== Excerpt to read

On Tue, Jul 2, 2013 at 7:25 PM, Paul Hoffman <paul.hoffman@vpnc.org> wrote:

> <chair hats on>
>
> Do either or both of these proposals work for people in the WG?
>
> --Matt Miller and Paul Hoffman
>
> The following are proposed minimal changes to make the JSON spec
> interoperable with respect to
> objects that have duplicate names.
>
> Proposal 1:
>
> In section 2.2 (Grammar -> Objects):
>   No change
> In section 4 (Parsers):
>   Add: "If a parser encounters an object with duplicate names, the parser
> MUST use only the last
>   name/value pair that has the duplicate name.
> In section 5 (Generators):
>   Add: "The names within an object SHOULD be unique."
>
> Proposal 2:
>
> Same as Proposal 1 *except* that a second sentence is added for section 4:
> "A parser that streams
>   its outputs MUST fail to finish parsing if it encounters more than one
> name/value pair with the
>   same name."
>

#1 I guess. Duplicate keys *SHOULD* fail, IMHO.

I feel like I am being disruptive by posting this, but I really think we
are going down a path of splitting hairs and missing the broader point of
this issue. All the same, I'm posting as a reply to the initial thread
post, instead of all along the chain of replies.

Perhaps I'm in the minority, but I don't want to see the validation around
this split depending on the style of the decoding code. "Use the last
value, except if you stream then fail" seems a strange position to hold.
Failure should be a correct behavior in general.

====
== Data section

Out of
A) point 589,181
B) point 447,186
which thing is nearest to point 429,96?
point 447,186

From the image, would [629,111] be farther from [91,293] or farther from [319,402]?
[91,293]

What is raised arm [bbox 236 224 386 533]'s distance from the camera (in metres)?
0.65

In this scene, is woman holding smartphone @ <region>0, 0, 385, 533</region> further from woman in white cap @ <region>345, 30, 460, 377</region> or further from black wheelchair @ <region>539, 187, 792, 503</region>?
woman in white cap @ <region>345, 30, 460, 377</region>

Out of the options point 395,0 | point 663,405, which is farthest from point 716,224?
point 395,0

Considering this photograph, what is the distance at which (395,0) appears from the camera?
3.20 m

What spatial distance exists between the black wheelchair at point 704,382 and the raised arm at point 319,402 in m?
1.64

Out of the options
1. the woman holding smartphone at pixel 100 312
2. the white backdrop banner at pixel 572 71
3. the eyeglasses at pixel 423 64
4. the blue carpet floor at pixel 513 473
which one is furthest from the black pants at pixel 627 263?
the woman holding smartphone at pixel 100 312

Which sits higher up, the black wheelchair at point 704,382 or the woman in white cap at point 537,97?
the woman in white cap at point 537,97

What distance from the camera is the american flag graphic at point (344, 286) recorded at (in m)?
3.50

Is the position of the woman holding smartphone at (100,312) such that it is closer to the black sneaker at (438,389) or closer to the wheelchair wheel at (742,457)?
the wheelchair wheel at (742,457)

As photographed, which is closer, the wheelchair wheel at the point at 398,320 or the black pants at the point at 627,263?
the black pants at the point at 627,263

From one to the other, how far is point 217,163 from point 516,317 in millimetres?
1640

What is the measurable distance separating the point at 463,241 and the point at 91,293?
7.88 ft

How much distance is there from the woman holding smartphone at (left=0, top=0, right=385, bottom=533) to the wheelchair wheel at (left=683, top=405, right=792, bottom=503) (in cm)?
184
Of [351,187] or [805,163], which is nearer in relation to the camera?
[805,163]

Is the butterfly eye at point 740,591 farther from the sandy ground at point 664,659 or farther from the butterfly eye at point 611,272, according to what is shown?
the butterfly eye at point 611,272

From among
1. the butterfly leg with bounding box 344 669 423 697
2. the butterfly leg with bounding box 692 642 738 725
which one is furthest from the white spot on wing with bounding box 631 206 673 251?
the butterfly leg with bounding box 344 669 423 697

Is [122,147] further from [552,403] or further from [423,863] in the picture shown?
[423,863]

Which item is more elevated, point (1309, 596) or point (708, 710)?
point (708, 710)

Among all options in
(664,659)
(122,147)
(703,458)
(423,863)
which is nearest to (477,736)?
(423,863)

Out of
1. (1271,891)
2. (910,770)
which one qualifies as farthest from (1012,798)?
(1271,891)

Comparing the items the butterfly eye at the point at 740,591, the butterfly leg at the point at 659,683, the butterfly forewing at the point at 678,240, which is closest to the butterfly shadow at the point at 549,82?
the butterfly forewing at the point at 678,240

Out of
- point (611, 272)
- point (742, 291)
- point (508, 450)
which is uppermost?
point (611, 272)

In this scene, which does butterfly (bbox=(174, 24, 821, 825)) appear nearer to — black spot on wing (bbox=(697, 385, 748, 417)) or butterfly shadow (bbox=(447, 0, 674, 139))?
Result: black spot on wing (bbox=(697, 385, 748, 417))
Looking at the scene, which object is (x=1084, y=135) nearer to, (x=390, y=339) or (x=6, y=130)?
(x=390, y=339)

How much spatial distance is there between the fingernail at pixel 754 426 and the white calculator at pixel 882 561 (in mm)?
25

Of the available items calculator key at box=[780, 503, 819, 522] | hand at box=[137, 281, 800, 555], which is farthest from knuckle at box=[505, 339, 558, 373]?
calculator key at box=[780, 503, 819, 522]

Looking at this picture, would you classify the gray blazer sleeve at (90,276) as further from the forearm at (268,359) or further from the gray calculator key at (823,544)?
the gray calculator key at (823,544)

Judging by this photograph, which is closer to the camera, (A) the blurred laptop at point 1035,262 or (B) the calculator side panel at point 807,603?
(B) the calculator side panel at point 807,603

====

* [To do] Reproduce the email reply above about duplicate names in JSON objects word for word, including every quoted line.

* [Solution]
On Tue, Jul 2, 2013 at 7:25 PM, Paul Hoffman <paul.hoffman@vpnc.org> wrote:

> <chair hats on>
>
> Do either or both of these proposals work for people in the WG?
>
> --Matt Miller and Paul Hoffman
>
> The following are proposed minimal changes to make the JSON spec
> interoperable with respect to
> objects that have duplicate names.
>
> Proposal 1:
>
> In section 2.2 (Grammar -> Objects):
>   No change
> In section 4 (Parsers):
>   Add: "If a parser encounters an object with duplicate names, the parser
> MUST use only the last
>   name/value pair that has the duplicate name.
> In section 5 (Generators):
>   Add: "The names within an object SHOULD be unique."
>
> Proposal 2:
>
> Same as Proposal 1 *except* that a second sentence is added for section 4:
> "A parser that streams
>   its outputs MUST fail to finish parsing if it encounters more than one
> name/value pair with the
>   same name."
>

#1 I guess. Duplicate keys *SHOULD* fail, IMHO.

I feel like I am being disruptive by posting this, but I really think we
are going down a path of splitting hairs and missing the broader point of
this issue. All the same, I'm posting as a reply to the initial thread
post, instead of all along the chain of replies.

Perhaps I'm in the minority, but I don't want to see the validation around
this split depending on the style of the decoding code. "Use the last
value, except if you stream then fail" seems a strange position to hold.
Failure should be a correct behavior in general.